Every line of the data that includes "site" should be copied out.
--- --- ---
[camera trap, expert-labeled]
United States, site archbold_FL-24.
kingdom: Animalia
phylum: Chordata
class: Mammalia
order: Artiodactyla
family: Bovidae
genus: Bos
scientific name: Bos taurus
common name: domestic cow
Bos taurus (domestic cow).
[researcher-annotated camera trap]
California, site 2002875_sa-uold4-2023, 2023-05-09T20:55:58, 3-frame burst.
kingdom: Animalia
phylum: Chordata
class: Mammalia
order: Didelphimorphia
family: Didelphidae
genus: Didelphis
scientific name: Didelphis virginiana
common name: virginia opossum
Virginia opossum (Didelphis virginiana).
--- --- ---
**Solution to this exercise:**
United States, site archbold_FL-24.
California, site 2002875_sa-uold4-2023, 2023-05-09T20:55:58, 3-frame burst.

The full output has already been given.